The Norwegian Police for the first time have apologized for rounding up Jews and sending them to their deaths during the Holocaust.
“On behalf of the Norwegian police and those involved in the deportation of Norwegian Jews to concentration camps, I wish to express regret,” Norway’s newly appointed police commissioner, Odd Reidar Humlegard, told the newspaper Dagsavisen.
Humlegard said about 300 police officers handled the deportation of 772 Jews to Auschwitz, the Nazi death camp in Poland. Only a handful survived.
His interview with Dagsavisen appeared on the 70th anniversary of the main deportation, when more than 500 Jews were loaded aboard an eastbound ship at the port of Oslo.
The Oslo Jewish Museum opened an exhibition on the deportation at 2:55 p.m. Monday, the ship’s exact time of departure. In total, 40 percent of Norwegian Jewry was deported; only a handful survived, according to the museum. The remaining 60 percent fled to neutral Sweden.

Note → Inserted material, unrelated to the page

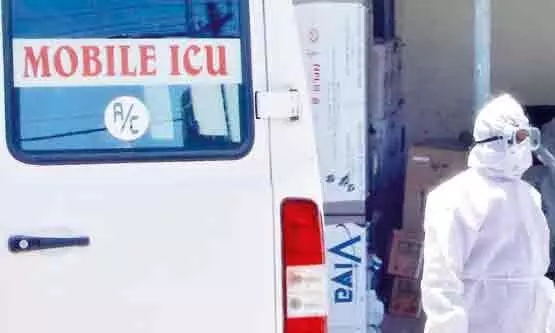 കോവിഡ് രോഗിയുമായി പോയ 108 ആംബുലൻസിെൻറ കാറ്റഴിച്ചുവിട്ടു കോവിഡ് രോഗിയുമായി പോയ 108 ആംബുലൻസിെൻറ കാറ്റഴിച്ചുവിട്ടു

The exhibition focuses on the deportation itself, which was conducted by Norwegian police and militia members, according to Mats Tangestuen, the museum’s historian, and includes video interviews with 21 survivors.
A small part of the exhibition examines the life of about 900 Norwegian Jews who lived in exile in Sweden.
Earlier this year, Norwegian Prime Minister Jens Stoltenberg formally apologized for his country’s role in the Nazi persecution of Jews.